Objective C Crash Course


Objective C is effectively the C programming language with things added to it to make it more Object Oriented.

Control statements like if, for, while, switch, operators & data types all come from the C programming language. You should be able to use any old C code (even from 20 years ago), put it into an Objective C compiler and have it work with little modification.

So we have this newer language (Objective C) built on an older language (C), so we need a way to indicate which parts of the code are for the Objective C language and which parts are for the C language.

Parts of Objective C code can be identified by:

  • Square brackets [class method/message]
  • The @ sign @autoreleasepool, @try, @catch, @property

Like many other languages, you have a main function which is executed when the program is run, this is the entry point into your application.

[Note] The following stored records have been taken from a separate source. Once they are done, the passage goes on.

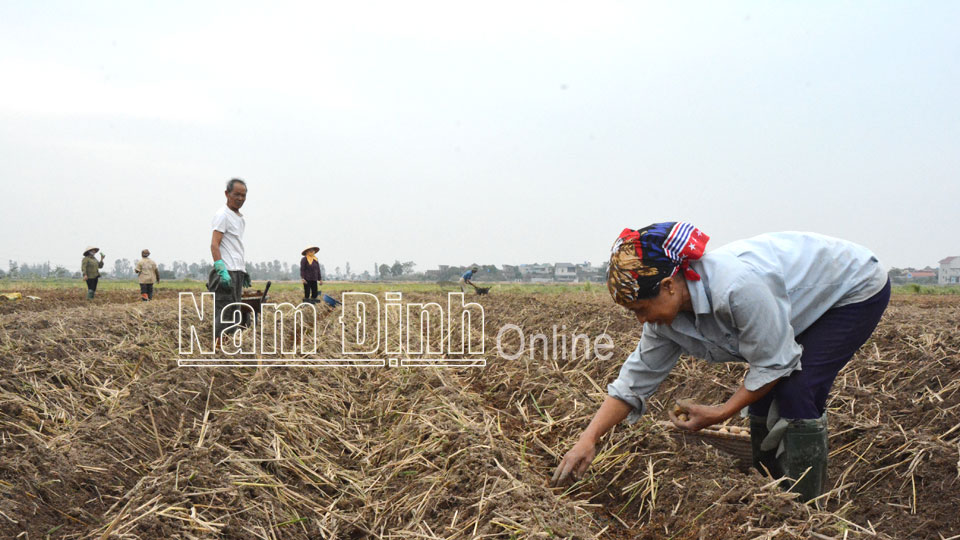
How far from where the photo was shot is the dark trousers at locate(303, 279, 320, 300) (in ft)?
42.7

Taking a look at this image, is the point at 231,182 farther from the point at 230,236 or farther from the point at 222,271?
the point at 222,271

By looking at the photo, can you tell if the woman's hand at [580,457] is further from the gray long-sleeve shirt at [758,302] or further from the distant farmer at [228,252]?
the distant farmer at [228,252]

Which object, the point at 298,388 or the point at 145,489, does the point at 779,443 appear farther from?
the point at 298,388

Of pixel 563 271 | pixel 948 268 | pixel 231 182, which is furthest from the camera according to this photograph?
pixel 563 271

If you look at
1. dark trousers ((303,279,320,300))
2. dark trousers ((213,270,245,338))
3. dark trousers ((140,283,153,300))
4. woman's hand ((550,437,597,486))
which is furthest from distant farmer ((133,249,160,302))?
woman's hand ((550,437,597,486))

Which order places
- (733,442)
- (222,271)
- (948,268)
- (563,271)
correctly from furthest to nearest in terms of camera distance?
(563,271) < (948,268) < (222,271) < (733,442)

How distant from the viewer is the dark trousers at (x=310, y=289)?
13019 millimetres

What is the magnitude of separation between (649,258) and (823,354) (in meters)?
0.90

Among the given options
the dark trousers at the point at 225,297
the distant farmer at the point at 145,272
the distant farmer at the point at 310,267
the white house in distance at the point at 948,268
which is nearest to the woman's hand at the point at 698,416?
the dark trousers at the point at 225,297

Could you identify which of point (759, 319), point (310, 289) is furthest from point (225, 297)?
point (310, 289)

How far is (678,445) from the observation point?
315 cm

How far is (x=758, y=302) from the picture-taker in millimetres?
1945

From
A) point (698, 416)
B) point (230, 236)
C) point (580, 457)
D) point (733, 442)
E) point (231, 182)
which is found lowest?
point (733, 442)

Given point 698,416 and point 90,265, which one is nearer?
point 698,416
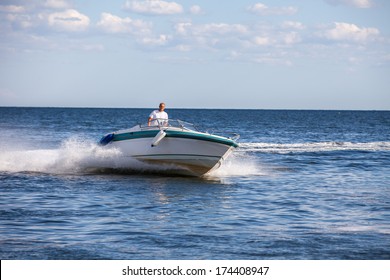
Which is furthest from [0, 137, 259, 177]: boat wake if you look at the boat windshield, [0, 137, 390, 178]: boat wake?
the boat windshield

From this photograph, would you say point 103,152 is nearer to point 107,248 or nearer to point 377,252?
point 107,248

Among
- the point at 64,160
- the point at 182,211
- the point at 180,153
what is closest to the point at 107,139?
the point at 64,160

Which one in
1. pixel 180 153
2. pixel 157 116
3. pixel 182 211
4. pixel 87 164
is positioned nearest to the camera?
pixel 182 211

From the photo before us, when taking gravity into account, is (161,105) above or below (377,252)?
above

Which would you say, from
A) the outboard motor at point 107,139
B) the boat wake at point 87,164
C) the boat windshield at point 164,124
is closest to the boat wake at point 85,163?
the boat wake at point 87,164

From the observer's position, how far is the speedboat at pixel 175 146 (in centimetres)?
1897

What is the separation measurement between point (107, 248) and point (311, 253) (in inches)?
120

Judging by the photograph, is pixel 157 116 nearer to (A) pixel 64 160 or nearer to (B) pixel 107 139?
(B) pixel 107 139

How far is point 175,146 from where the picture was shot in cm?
1917

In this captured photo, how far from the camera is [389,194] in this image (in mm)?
16750

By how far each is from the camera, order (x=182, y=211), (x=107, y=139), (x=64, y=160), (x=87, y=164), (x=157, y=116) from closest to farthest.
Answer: (x=182, y=211)
(x=157, y=116)
(x=107, y=139)
(x=87, y=164)
(x=64, y=160)

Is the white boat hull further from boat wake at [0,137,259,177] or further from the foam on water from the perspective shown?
the foam on water

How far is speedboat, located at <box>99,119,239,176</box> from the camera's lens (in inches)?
747
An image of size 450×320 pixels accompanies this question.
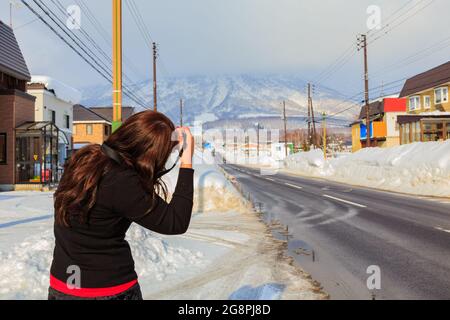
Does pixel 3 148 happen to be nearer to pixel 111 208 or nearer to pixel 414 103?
pixel 111 208

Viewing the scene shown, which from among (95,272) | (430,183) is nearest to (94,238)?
(95,272)

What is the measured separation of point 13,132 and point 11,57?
482 cm

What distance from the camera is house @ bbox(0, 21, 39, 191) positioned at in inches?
810

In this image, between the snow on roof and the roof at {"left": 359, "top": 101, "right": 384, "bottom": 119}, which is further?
the roof at {"left": 359, "top": 101, "right": 384, "bottom": 119}

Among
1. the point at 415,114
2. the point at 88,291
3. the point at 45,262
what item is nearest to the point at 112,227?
the point at 88,291

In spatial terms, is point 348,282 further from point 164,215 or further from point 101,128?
point 101,128

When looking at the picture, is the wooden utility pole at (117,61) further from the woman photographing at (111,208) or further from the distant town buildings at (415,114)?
the distant town buildings at (415,114)

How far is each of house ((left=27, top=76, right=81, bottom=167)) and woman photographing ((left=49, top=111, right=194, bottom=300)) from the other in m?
29.3

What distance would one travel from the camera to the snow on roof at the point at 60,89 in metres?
33.2

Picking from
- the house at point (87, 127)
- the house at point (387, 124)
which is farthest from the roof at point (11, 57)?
the house at point (387, 124)

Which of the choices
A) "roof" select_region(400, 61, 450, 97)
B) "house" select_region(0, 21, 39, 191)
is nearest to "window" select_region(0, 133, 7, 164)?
"house" select_region(0, 21, 39, 191)

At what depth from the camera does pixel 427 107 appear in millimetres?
44750

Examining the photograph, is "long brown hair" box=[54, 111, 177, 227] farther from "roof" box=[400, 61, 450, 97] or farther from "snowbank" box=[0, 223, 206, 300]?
"roof" box=[400, 61, 450, 97]
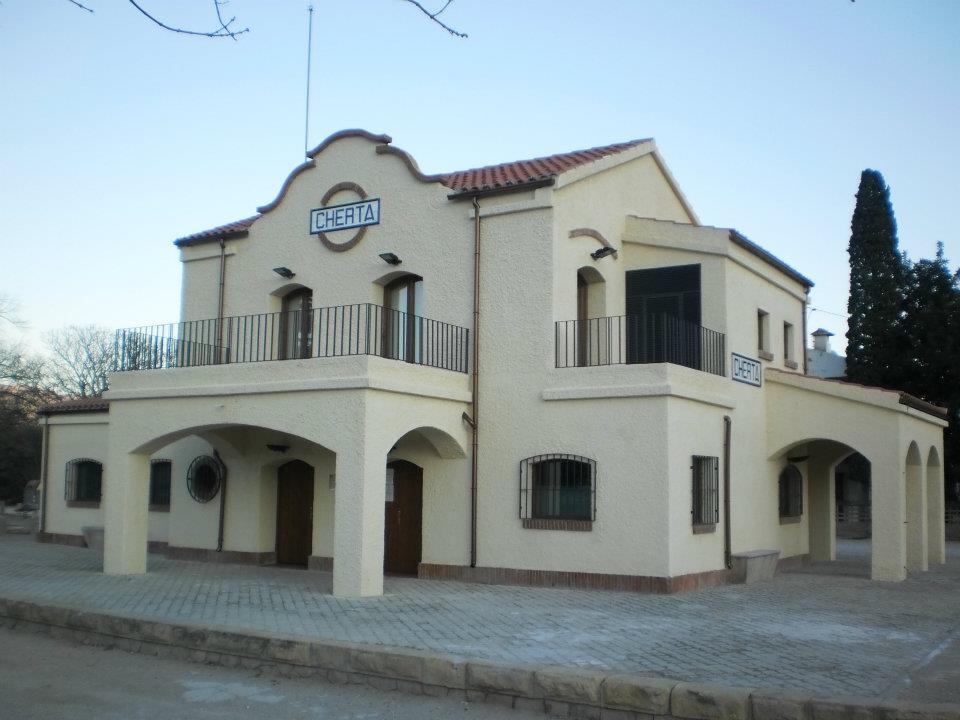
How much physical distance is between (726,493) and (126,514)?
9748 mm

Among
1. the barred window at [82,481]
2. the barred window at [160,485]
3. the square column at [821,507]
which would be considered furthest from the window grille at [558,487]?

In Objective C you have a few types of arrays. The regular C Style arrays (which are inherited from C) and mutable and immutable arrays. These are pretty straight forward, the examples below explain it a little better.

C Style Arrays

C style arrays can hold the same type only, they can be fixed or dynamic by omitting the number when initializing it.

// C Style Arrays
int multipleValues[5] = { 1, 2, 3, 4, 5 }; // Fixed
int multipleValues[] = { 1, 2, 3, 4, 5 };  // Dynamic

// Access with
multipleValues[3]; // 3rd element (0 based index)

// Note: C style arrays have no bounds checking,
int x = 99;

// accessing an area of unknown memory (returns eg: `1953674157`)

Objective C Style Arrays

Objective C style arrays are more flexible, you have 2 types, mutable and immutable arrays.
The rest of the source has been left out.